Data extracted from a collection:
==================================================

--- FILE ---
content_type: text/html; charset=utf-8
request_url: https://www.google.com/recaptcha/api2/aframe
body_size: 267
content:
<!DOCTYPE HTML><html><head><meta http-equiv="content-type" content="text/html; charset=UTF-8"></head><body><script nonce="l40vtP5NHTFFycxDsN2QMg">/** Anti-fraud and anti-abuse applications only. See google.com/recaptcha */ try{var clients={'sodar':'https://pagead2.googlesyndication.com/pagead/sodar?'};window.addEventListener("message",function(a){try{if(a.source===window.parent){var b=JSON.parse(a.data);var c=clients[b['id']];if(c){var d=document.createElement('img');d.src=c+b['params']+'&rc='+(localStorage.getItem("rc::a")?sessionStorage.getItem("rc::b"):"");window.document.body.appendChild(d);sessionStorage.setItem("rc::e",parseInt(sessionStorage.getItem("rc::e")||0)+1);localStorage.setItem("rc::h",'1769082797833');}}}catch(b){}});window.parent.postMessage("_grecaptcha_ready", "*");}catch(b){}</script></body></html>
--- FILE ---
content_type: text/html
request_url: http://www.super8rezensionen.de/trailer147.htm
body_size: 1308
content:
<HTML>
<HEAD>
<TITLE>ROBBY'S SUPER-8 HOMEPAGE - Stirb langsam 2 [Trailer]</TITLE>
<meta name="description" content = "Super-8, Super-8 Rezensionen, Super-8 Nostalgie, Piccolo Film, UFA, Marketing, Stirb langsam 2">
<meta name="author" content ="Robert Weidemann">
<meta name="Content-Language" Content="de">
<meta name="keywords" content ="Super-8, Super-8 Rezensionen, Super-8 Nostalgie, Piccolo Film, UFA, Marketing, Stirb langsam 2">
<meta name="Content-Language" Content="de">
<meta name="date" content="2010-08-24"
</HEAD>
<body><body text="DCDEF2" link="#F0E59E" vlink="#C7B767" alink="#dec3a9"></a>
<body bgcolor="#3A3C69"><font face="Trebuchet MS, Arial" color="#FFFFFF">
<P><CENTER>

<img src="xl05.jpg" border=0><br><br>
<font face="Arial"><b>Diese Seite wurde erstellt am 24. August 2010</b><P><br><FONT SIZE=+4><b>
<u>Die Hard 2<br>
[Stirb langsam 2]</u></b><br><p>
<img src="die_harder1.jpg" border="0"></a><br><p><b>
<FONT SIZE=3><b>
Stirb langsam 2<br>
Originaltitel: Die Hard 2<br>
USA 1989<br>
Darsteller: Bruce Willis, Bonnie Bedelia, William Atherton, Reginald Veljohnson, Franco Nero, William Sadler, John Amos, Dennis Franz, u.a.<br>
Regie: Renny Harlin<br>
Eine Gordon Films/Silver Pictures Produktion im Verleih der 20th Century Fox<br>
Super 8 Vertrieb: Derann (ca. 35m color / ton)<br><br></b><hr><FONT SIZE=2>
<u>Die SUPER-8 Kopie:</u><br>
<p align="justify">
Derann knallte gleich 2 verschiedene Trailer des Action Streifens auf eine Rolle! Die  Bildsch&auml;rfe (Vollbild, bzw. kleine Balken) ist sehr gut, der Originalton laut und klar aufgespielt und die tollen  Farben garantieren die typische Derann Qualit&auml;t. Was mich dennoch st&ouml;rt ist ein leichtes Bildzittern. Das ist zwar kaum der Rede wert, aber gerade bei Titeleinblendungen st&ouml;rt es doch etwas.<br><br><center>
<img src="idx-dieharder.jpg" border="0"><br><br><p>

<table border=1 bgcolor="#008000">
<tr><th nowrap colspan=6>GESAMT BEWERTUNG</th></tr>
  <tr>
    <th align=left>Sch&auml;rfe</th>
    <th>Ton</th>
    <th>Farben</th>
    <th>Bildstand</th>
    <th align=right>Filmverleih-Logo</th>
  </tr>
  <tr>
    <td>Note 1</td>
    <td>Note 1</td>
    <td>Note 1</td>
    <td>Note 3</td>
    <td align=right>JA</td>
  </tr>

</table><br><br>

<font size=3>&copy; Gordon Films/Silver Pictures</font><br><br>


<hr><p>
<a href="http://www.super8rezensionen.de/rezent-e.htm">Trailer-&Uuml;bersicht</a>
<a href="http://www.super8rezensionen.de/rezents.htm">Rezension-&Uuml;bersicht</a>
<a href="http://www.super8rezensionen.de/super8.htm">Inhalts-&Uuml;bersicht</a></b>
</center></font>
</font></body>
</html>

==================================================

Transcribe the data above verbatim.

--- FILE ---
content_type: text/html; charset=utf-8
request_url: https://www.google.com/recaptcha/api2/aframe
body_size: 267
content:
<!DOCTYPE HTML><html><head><meta http-equiv="content-type" content="text/html; charset=UTF-8"></head><body><script nonce="l40vtP5NHTFFycxDsN2QMg">/** Anti-fraud and anti-abuse applications only. See google.com/recaptcha */ try{var clients={'sodar':'https://pagead2.googlesyndication.com/pagead/sodar?'};window.addEventListener("message",function(a){try{if(a.source===window.parent){var b=JSON.parse(a.data);var c=clients[b['id']];if(c){var d=document.createElement('img');d.src=c+b['params']+'&rc='+(localStorage.getItem("rc::a")?sessionStorage.getItem("rc::b"):"");window.document.body.appendChild(d);sessionStorage.setItem("rc::e",parseInt(sessionStorage.getItem("rc::e")||0)+1);localStorage.setItem("rc::h",'1769082797833');}}}catch(b){}});window.parent.postMessage("_grecaptcha_ready", "*");}catch(b){}</script></body></html>
--- FILE ---
content_type: text/html
request_url: http://www.super8rezensionen.de/trailer147.htm
body_size: 1308
content:
<HTML>
<HEAD>
<TITLE>ROBBY'S SUPER-8 HOMEPAGE - Stirb langsam 2 [Trailer]</TITLE>
<meta name="description" content = "Super-8, Super-8 Rezensionen, Super-8 Nostalgie, Piccolo Film, UFA, Marketing, Stirb langsam 2">
<meta name="author" content ="Robert Weidemann">
<meta name="Content-Language" Content="de">
<meta name="keywords" content ="Super-8, Super-8 Rezensionen, Super-8 Nostalgie, Piccolo Film, UFA, Marketing, Stirb langsam 2">
<meta name="Content-Language" Content="de">
<meta name="date" content="2010-08-24"
</HEAD>
<body><body text="DCDEF2" link="#F0E59E" vlink="#C7B767" alink="#dec3a9"></a>
<body bgcolor="#3A3C69"><font face="Trebuchet MS, Arial" color="#FFFFFF">
<P><CENTER>

<img src="xl05.jpg" border=0><br><br>
<font face="Arial"><b>Diese Seite wurde erstellt am 24. August 2010</b><P><br><FONT SIZE=+4><b>
<u>Die Hard 2<br>
[Stirb langsam 2]</u></b><br><p>
<img src="die_harder1.jpg" border="0"></a><br><p><b>
<FONT SIZE=3><b>
Stirb langsam 2<br>
Originaltitel: Die Hard 2<br>
USA 1989<br>
Darsteller: Bruce Willis, Bonnie Bedelia, William Atherton, Reginald Veljohnson, Franco Nero, William Sadler, John Amos, Dennis Franz, u.a.<br>
Regie: Renny Harlin<br>
Eine Gordon Films/Silver Pictures Produktion im Verleih der 20th Century Fox<br>
Super 8 Vertrieb: Derann (ca. 35m color / ton)<br><br></b><hr><FONT SIZE=2>
<u>Die SUPER-8 Kopie:</u><br>
<p align="justify">
Derann knallte gleich 2 verschiedene Trailer des Action Streifens auf eine Rolle! Die  Bildsch&auml;rfe (Vollbild, bzw. kleine Balken) ist sehr gut, der Originalton laut und klar aufgespielt und die tollen  Farben garantieren die typische Derann Qualit&auml;t. Was mich dennoch st&ouml;rt ist ein leichtes Bildzittern. Das ist zwar kaum der Rede wert, aber gerade bei Titeleinblendungen st&ouml;rt es doch etwas.<br><br><center>
<img src="idx-dieharder.jpg" border="0"><br><br><p>

<table border=1 bgcolor="#008000">
<tr><th nowrap colspan=6>GESAMT BEWERTUNG</th></tr>
  <tr>
    <th align=left>Sch&auml;rfe</th>
    <th>Ton</th>
    <th>Farben</th>
    <th>Bildstand</th>
    <th align=right>Filmverleih-Logo</th>
  </tr>
  <tr>
    <td>Note 1</td>
    <td>Note 1</td>
    <td>Note 1</td>
    <td>Note 3</td>
    <td align=right>JA</td>
  </tr>

</table><br><br>

<font size=3>&copy; Gordon Films/Silver Pictures</font><br><br>


<hr><p>
<a href="http://www.super8rezensionen.de/rezent-e.htm">Trailer-&Uuml;bersicht</a>
<a href="http://www.super8rezensionen.de/rezents.htm">Rezension-&Uuml;bersicht</a>
<a href="http://www.super8rezensionen.de/super8.htm">Inhalts-&Uuml;bersicht</a></b>
</center></font>
</font></body>
</html>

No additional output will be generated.